The warning, reported by the Jerusalem Post, represents the most direct acknowledgment yet from Israeli military leadership that the country's reserve-based mobilization model—effective for short, intensive conflicts—is breaking under the strain of simultaneous extended operations in Gaza, Lebanon, and now expanding involvement in strikes against Iran.
The Unique Israeli Challenge
Israel's military structure differs fundamentally from most modern armed forces. While maintaining a relatively small standing army of approximately 170,000 active-duty personnel, the IDF relies on a reserve system that can theoretically mobilize an additional 465,000 soldiers within 48 hours. This model proved devastatingly effective in 1967 and 1973, allowing Israel to rapidly generate overwhelming force for decisive campaigns lasting weeks.

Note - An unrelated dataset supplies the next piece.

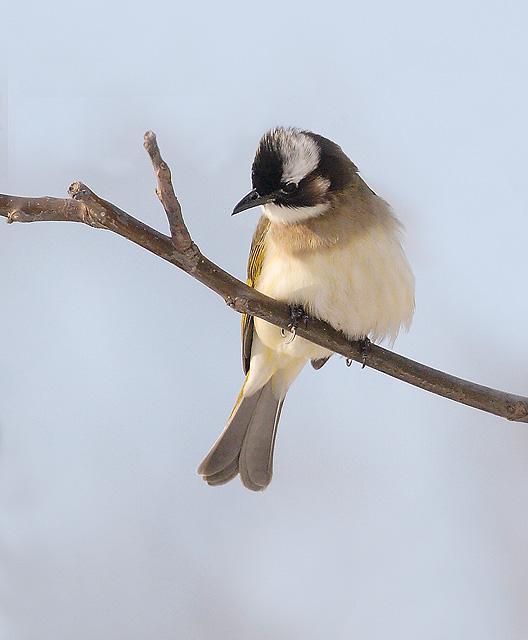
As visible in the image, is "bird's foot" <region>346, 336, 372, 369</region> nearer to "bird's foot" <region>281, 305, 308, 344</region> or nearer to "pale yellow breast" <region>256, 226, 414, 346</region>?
"pale yellow breast" <region>256, 226, 414, 346</region>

But the current situation bears little resemblance to those historical precedents. Israel has maintained high-intensity operations in Gaza for nearly 18 months. The Lebanon campaign, launched in October 2025, has required sustained deployment of multiple divisions. Reservists who expected to serve weeks or months have been repeatedly extended, some for more than a year of cumulative service.
"You can't run a modern economy when 10% of your workforce is in uniform indefinitely," explained Amos Harel, military correspondent for Haaretz, who has covered the IDF for two decades. "The reserve model assumes wars have endings. This doesn't."